Traditional Culture Encyclopedia - Traditional virtues - Cash in the cash flow statement is

Cash in the cash flow statement is

Cash in the cash flow statement includes cash on hand, bank deposits and other monetary funds.

The cash flow statement is a statement reflecting the inflows and outflows of cash and cash equivalents of an enterprise during a certain accounting period. Cash is the cash on hand of an enterprise as well as deposits that can be readily used for payment, and deposits that cannot be readily used for payment are not cash. Cash on hand is cash held by an enterprise that can be readily used for payment, i.e., with what is included in the cash account in accounting.

Bank deposits refers to the enterprise in the bank or other financial institutions at any time can be used for payment of deposits, that is, with the accounting in the bank deposits account included in the content is basically the same. The difference between them is the existence of banks or other financial institutions can not be readily available for payment of deposits, should not be used as cash in the statement of cash flows, such as fixed-term deposits that can not be withdrawn at any time. However, time deposits that can be withdrawn with advance notice to the bank or other financial institution are included in the cash flow.

Introduction to the Cash Flow Statement

The Cash Flow Statement comes into existence to reflect the impact of the various balance sheet items on the cash flow and is categorized according to its purpose into three activity classifications: operating, investing and financing. A cash flow statement can be used to analyze whether an organization has enough cash to meet its expenses in the short term. International Financial Reporting Standard (IFRS) 7 governs the preparation of a cash flow statement.

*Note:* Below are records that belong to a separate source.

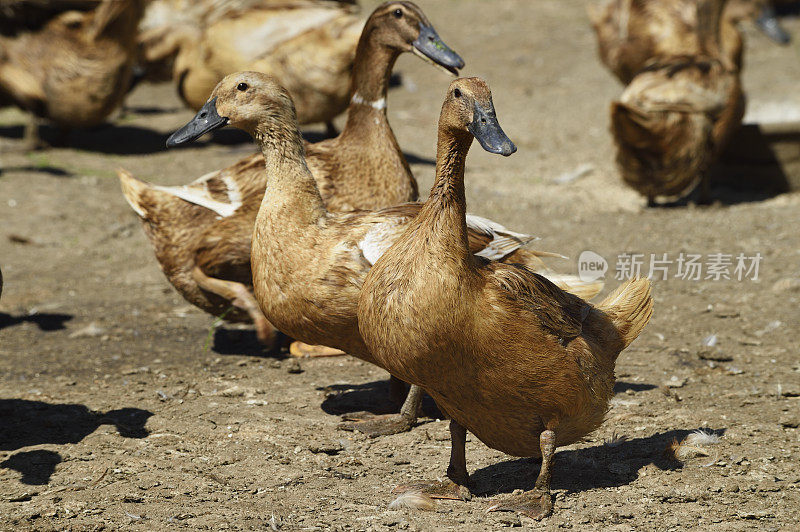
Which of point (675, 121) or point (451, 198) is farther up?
point (675, 121)

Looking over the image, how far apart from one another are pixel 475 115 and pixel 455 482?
1.55m

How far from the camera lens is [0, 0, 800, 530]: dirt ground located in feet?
11.9

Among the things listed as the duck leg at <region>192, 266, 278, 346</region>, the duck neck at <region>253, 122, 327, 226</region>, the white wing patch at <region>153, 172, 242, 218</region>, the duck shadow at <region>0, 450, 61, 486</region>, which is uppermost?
the duck neck at <region>253, 122, 327, 226</region>

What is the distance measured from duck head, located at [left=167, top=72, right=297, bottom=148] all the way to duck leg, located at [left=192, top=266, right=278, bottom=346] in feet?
3.76

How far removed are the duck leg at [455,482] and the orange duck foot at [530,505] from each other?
18 centimetres

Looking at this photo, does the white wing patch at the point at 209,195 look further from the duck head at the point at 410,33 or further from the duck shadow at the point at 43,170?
the duck shadow at the point at 43,170

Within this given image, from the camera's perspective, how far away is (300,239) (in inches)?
167

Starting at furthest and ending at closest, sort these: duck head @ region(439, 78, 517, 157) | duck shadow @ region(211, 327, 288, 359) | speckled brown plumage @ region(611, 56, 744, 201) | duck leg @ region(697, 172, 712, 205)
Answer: duck leg @ region(697, 172, 712, 205) → speckled brown plumage @ region(611, 56, 744, 201) → duck shadow @ region(211, 327, 288, 359) → duck head @ region(439, 78, 517, 157)

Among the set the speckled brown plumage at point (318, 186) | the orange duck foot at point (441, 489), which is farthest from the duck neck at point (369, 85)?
the orange duck foot at point (441, 489)

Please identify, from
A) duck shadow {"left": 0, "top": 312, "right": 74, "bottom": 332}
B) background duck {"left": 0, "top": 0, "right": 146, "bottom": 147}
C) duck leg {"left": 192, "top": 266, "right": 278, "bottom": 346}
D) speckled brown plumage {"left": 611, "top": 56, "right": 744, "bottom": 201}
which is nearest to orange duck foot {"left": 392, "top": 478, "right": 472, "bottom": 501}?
duck leg {"left": 192, "top": 266, "right": 278, "bottom": 346}

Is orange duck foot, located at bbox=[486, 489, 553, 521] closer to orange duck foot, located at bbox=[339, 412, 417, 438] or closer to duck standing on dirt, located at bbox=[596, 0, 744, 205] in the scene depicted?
orange duck foot, located at bbox=[339, 412, 417, 438]

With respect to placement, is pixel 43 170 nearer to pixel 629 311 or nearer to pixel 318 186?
pixel 318 186

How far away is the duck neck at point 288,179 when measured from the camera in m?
4.30

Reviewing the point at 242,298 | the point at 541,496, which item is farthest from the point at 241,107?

It describes in detail the cash flows generated by a company's operating, investing and financing activities. This statement was approved by the Financial Accounting Standards Board (FASB) in 1987 and came into effect, and is therefore sometimes referred to as FASB 95. This report shows how the balance sheet and income statement affect cash and cash equivalents, as well as analyzing them in terms of a company's operations, investments, and financing.

The primary role of the statement of cash flows is to determine a company's short-term viability, especially its ability to pay its bills. It is a statement that reflects the dynamic position of a company's cash inflows and cash outflows over a period of time. Its components are consistent with the balance sheet and income statement. Through the cash flow statement, can reflect the operating activities, investment activities and financing activities on the impact of cash inflows and outflows, for the evaluation of the enterprise's realized profits, financial position and financial management, than the traditional income statement to provide a better basis.